1,8 Millionen Abonnenten und insgesamt 1,4 Milliarden Aufrufe: Arazhul (22) gehört zu den erfolgreichsten Gaming-YouTubern in Deutschland und hat sich damit seinen Kindheitstraum verwirklicht. "Ich würde jedoch sagen, dass YouTuber und Influencer sein inzwischen viel komplizierter ist, als es damals war", erklärt der 22-Jährige, der eigentlich Roman Fink heißt, im Interview mit spot on news.
"Man muss wirklich viel lernen", sagt Fink und rät jungen Leuten, die ebenfalls von einer solchen Karriere träumen, gut in der Schule zu sein: "Ihr braucht später für das ganze Influencer-Leben gute Bildung, weil ihr sonst nicht weit kommen werdet." Es reiche nicht, "nur lustig zu sein oder gute Beauty-Videos zu machen, man muss auch Köpfchen haben. Wenn man YouTube-Star werden möchte, sollte man sich erst einmal überlegen, was man machen will und man muss auch relativ schlau sein."
"Das Spiel ist unendlich"Er selbst habe "einfach nur aus Spaß angefangen, YouTube-Videos zu drehen", erklärt Fink. "Bevor irgendjemand anderes Interesse hatte, YouTube zu machen, war ich davon schon begeistert. Mit 13, 14 war ich in meinem Bekanntenkreis damals auch der einzige, der daran festgehalten hat, diesen Traum zu verwirklichen. Das habe ich geschafft, indem ich einfach konstant immer Videos hochgeladen und nie aufgehört habe."
Inzwischen wird der Let's-Player aus Baden-Württemberg von seinen Fans auch auf der Straße erkannt, wie er verrät. Bekannt gemacht haben ihn unter anderem Videos zu Minecraft. Das spiele er deswegen, "weil das Spiel so vielfältig und langlebig ist. Viele Leute kennen es und es macht Spaß, immer wieder von Neuem alles aufzubauen und neue Geschichten zu erzählen. Das Spiel ist sozusagen unendlich und man kann wirklich alles in Minecraft umsetzen, was man auch in der echten Welt umsetzen kann. Das ist wahrscheinlich das Faszinierende daran."

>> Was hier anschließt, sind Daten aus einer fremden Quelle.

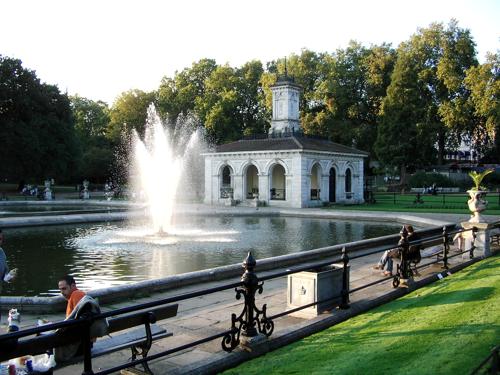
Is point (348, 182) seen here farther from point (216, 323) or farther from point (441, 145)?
point (216, 323)

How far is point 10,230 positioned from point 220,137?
45.0 metres

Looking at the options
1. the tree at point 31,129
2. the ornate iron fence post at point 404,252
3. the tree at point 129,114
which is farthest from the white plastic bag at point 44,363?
the tree at point 129,114

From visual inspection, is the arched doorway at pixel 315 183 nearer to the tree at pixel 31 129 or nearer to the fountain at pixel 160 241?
the fountain at pixel 160 241

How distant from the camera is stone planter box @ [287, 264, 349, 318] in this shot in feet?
29.9

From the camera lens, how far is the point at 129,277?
1455 centimetres

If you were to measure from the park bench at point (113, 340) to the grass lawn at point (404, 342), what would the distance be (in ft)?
3.68

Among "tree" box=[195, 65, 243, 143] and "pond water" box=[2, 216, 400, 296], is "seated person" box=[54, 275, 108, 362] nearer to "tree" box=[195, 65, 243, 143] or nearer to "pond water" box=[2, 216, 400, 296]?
"pond water" box=[2, 216, 400, 296]

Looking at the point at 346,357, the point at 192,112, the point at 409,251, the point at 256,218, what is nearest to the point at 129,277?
the point at 409,251

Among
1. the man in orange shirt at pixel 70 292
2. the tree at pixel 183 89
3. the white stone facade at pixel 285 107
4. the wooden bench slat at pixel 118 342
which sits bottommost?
the wooden bench slat at pixel 118 342

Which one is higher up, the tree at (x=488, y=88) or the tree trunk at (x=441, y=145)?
the tree at (x=488, y=88)

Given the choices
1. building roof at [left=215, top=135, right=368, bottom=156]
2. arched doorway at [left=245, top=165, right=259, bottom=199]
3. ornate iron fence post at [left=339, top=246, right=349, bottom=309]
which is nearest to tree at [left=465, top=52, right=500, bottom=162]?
building roof at [left=215, top=135, right=368, bottom=156]

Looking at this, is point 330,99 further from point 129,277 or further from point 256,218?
point 129,277

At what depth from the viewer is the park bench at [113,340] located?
4.90 meters

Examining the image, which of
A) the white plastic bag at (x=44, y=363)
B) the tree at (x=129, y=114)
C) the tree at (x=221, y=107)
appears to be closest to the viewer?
the white plastic bag at (x=44, y=363)
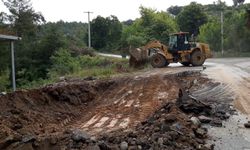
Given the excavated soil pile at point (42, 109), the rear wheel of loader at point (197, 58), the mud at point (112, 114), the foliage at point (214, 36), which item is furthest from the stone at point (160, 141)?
the foliage at point (214, 36)

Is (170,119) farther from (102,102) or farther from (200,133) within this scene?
(102,102)

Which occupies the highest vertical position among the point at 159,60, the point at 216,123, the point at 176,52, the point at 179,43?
the point at 179,43

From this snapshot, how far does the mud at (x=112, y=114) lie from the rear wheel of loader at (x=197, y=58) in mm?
7759

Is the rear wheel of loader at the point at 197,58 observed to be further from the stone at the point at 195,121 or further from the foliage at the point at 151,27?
the foliage at the point at 151,27

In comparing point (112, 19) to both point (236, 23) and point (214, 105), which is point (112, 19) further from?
point (214, 105)

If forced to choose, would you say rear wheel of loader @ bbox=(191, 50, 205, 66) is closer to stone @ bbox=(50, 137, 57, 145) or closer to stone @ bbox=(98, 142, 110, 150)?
stone @ bbox=(50, 137, 57, 145)

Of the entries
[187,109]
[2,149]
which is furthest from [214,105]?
[2,149]

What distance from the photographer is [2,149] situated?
36.6 ft

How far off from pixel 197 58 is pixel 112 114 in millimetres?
17593

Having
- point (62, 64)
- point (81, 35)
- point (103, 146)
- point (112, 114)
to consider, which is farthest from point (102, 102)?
point (81, 35)

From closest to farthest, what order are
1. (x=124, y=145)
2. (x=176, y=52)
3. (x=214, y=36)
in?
1. (x=124, y=145)
2. (x=176, y=52)
3. (x=214, y=36)

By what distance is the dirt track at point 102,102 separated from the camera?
14.8m

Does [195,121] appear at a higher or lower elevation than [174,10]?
lower

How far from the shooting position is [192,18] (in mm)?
88125
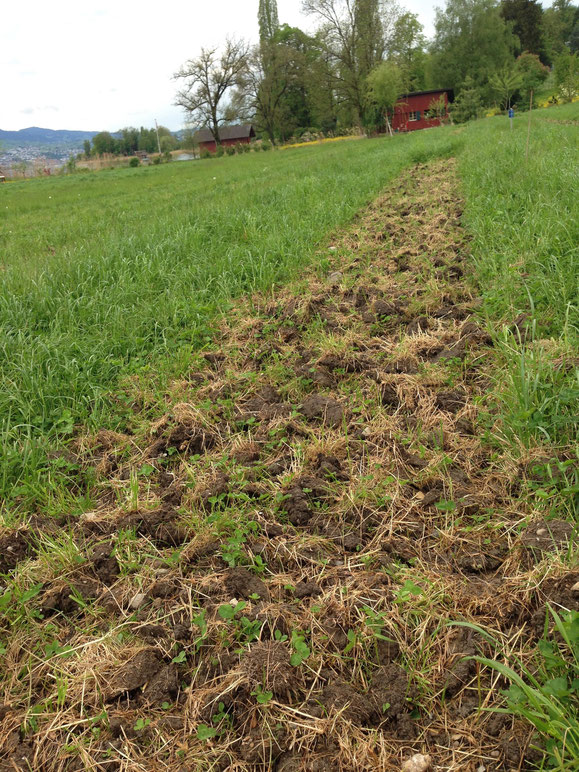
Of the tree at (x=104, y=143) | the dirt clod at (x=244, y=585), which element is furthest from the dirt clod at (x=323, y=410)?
the tree at (x=104, y=143)

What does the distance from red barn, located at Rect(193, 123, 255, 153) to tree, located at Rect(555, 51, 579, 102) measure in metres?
45.2

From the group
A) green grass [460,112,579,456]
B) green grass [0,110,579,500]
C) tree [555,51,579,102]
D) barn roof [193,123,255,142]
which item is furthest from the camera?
barn roof [193,123,255,142]

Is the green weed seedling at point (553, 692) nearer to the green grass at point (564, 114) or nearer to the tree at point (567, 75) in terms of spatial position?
the green grass at point (564, 114)

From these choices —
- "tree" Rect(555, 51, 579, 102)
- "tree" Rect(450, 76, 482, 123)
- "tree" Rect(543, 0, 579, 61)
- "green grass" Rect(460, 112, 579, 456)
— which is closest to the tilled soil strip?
"green grass" Rect(460, 112, 579, 456)

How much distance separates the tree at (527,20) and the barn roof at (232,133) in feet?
120

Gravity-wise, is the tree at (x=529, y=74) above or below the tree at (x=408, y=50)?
below

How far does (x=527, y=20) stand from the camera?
62312 millimetres

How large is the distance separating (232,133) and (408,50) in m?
27.5

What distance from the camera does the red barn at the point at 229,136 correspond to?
245ft

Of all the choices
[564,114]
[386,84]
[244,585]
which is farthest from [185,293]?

Ohne Instagram und YouTube läuft nichtsUnd was sagt er Eltern, die besorgt sind, weil der Nachwuchs zu lange vor dem Bildschirm sitzt? "Ich finde, es ist ganz wichtig in der heutigen Gesellschaft, dass Kids und Jugendliche mit den Medien mitgehen." Bei den jungen Leuten seien Instagram und YouTube einfach Standard. "Wenn manche Kinder das von ihren Eltern komplett verboten bekommen, finde ich das persönlich nicht richtig." Es entstehe ein Zugehörigkeitsgefühl, "wenn man versteht, über was geredet wird. Wenn jemand überhaupt gar keine Ahnung hat von YouTube oder Instagram, weil es zu Hause verboten wird, kann das sehr schnell zur Ausgrenzung führen".
Der Alltag sollte allerdings nicht nur aus Medien, Konsolenspielen, Smartphones oder YouTube bestehen, meint er weiter, "es gehören auch Hobbys dazu, einfach mal rausgehen und was machen, ohne vor dem Bildschirm zu hängen. Da muss wahrscheinlich jedes Elternteil eine gesunde Mitte fürs eigene Kind finden."